Parece-me inegável que o Direito, em sua gênese, presta-se a regular o comportamento humano e, por isso, está sempre em certa desvantagem; nesse sentido, é o direito quem se esforça para evoluir e busca alcançar as condutas humanas que “andam” naturalmente à sua frente. Essa busca, penso, nunca terminará e, apesar disso, revela-se salutar, pois faz o Direito se adaptar às novas realidades a que as sociedades se condicionam quotidianamente.
Sem a pretensão de me inclinar profundamente sobre questões teóricas do Direito, parece-nos também importante entretanto, neste momento e neste tema em especial, recordar a lição acerca da Teoria Tridimensional do Direito1, de Miguel Reale, cuja sustentação considera o trinômio “fato-valor-norma”, todos interrelacionados entre si. Guardo essa ideia e avenço.
Vê-se no contexto da ainda atual pandemia, de covid-19, que as sociedades, em suas diferentes localizações geográficas, organizaram-se, agiram e agem diferentemente. Brasil e Portugal, países-irmãos, historicamente entrelaçados, agiram e agem de formas diametralmente diversas.
Em Portugal, conhecido o problema, a sociedade civil se organizou para se proteger. O Governo, posicionado de forma firme e séria, uniu-se para por unanimidade decretar Estado de Emergência. Medidas legislativas excepcionais foram adotadas em socorro aos que setores mais necessitados da sociedade. As normas jurídicas foram adaptadas em função do cenário posto, sem se perder de vista a generalidade e abrangência que as medidas poderiam e deveriam ter no contexto. As pessoas recolheram-se às suas casas, num claro cumprimento de um dever cívico de colaboração recíproca, e nem por isso a sociedade e os fluxos jurídico-económicos foram cessados. Um exemplo, internacionalmente reconhecido e referenciado, como se vê nos diversos meios de comunicação.
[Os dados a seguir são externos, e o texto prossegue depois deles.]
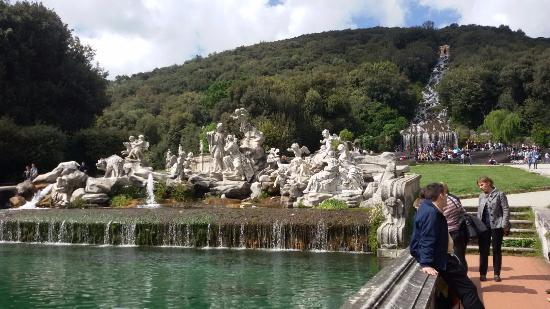 Fontana dei giardini foto di reggia di caserta caserta - Reggia di caserta giardini ...
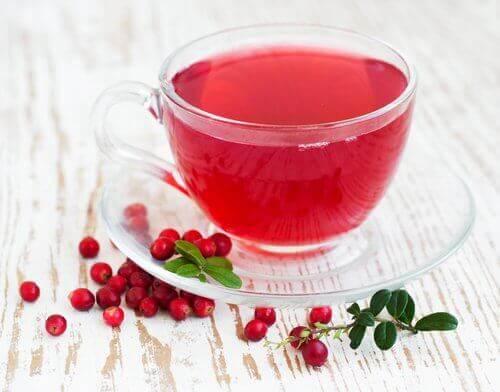 Αντιμετώπιση των λοιμώξεων - Χυμός κράνμπερι σε φλιτζάνι
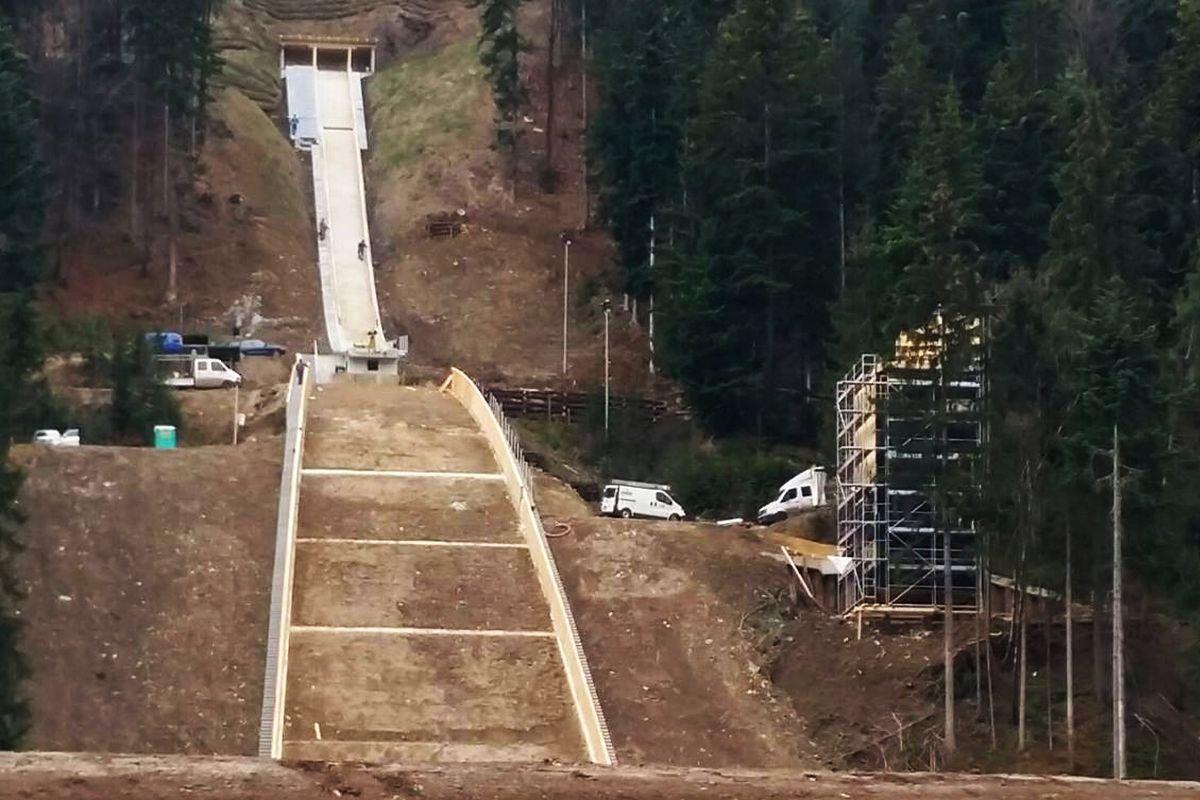Ljubno Logarska.Dolina fot.Ljubno.FIS .Ski .Jumping.World .Cup .Ladies.Facebook - Nowe życie skoczni - przebudowy w Zao, Ljubnie i Plymouth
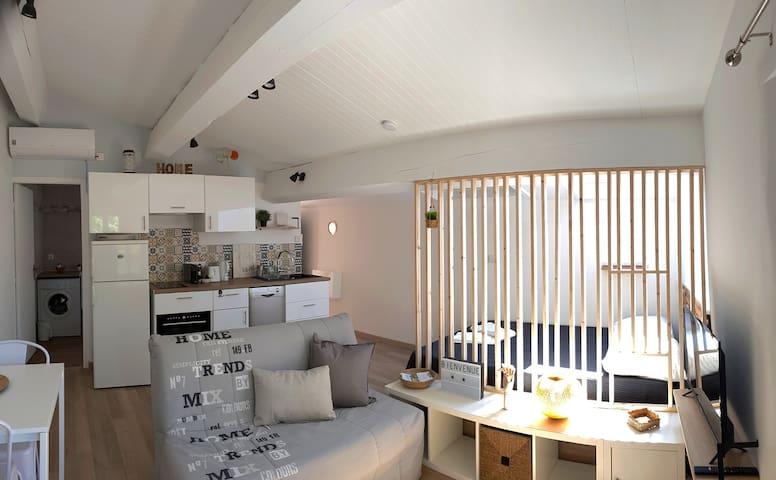 """ALEGRIA"" Charmant et cosy studio á  Canet Village"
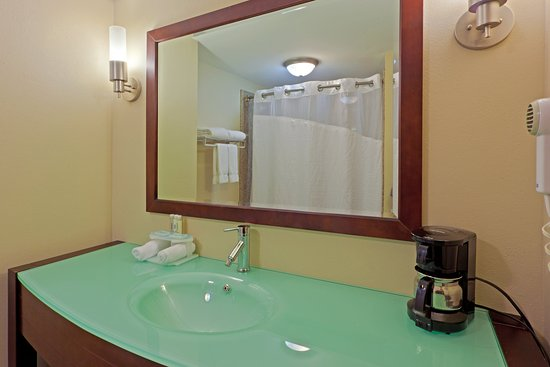 South Charleston, WV: Fresh and updated guest bathrooms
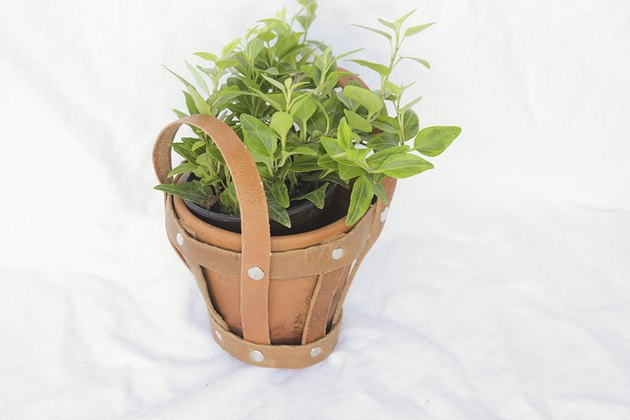 Finished small planter holder.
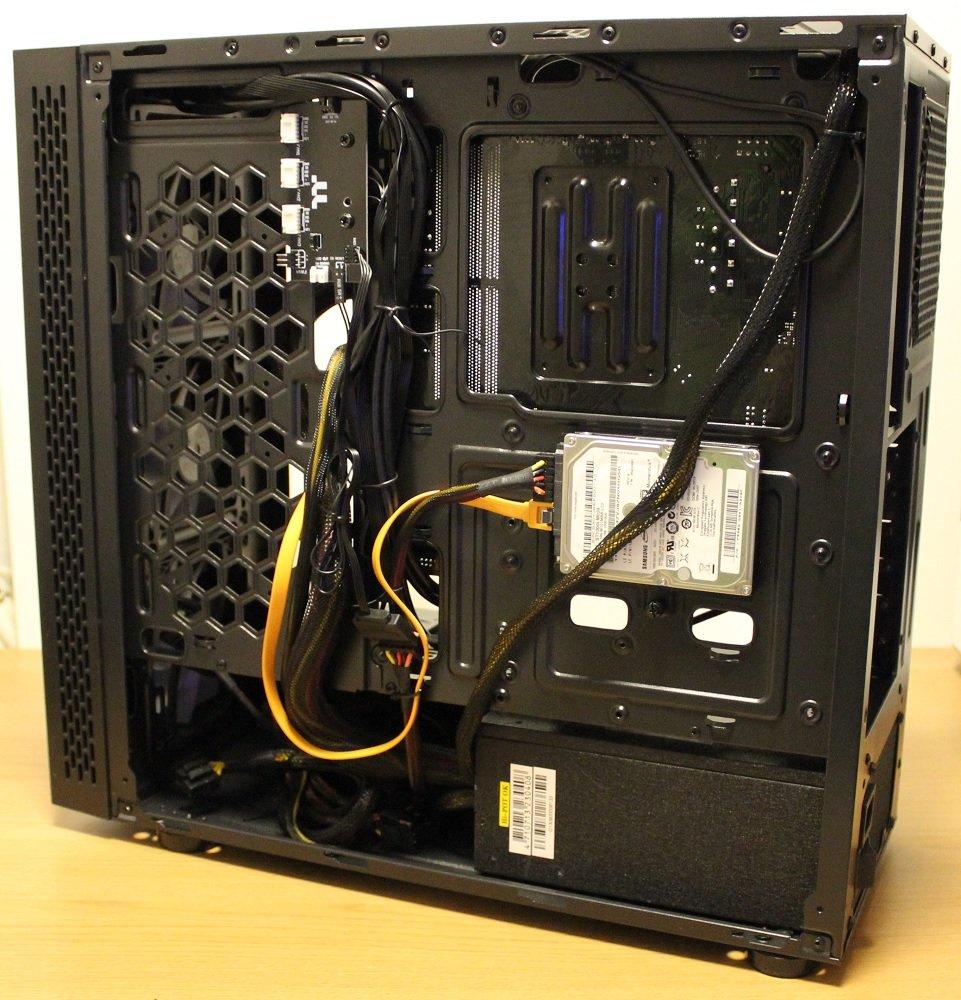 tt view 23 TG ARGB case cable management
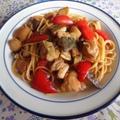 鶏肉とパプリカとエリンギの黒酢和えパスタ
Pensamos que, em Portugal, a mudança dos “fatos”, ditados pelo contexto pandêmico, à luz do “valor” da proteção da vida humana e de tudo que ela decorre, determinou a alteração da “norma”, do Direito em si, não de forma casuística, para proteger ou beneficiar setores, mas sim de forma episódica e genérica – o que é diferente de casuísmos – e que tem caráter temporário. Uma verdadeira lição de sociedade, pensa-se.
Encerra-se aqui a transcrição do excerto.